Which lines run from the one containing "genus: Raphicerus" through the end of the entries? Restate them word for word, and only those.

++++ PROVIDED INFORMATION

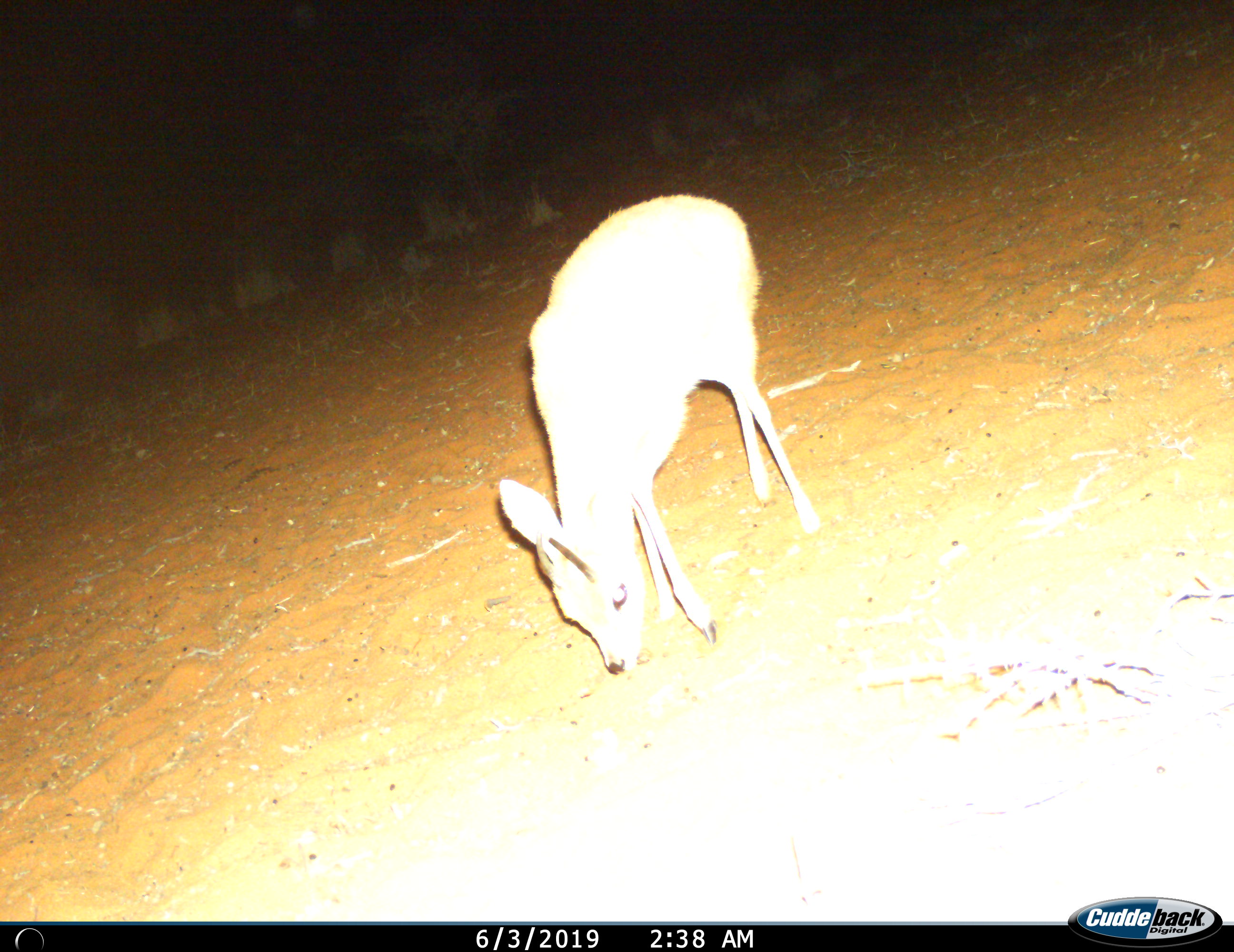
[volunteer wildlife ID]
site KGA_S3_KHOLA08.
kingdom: Animalia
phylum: Chordata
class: Mammalia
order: Artiodactyla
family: Bovidae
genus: Raphicerus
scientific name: Raphicerus campestris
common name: steenbok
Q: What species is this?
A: Steenbok (Raphicerus campestris).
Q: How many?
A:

++++++++

ANSWER SPACE »
genus: Raphicerus
scientific name: Raphicerus campestris
common name: steenbok
Q: What species is this?
A: Steenbok (Raphicerus campestris).
Q: How many?
A:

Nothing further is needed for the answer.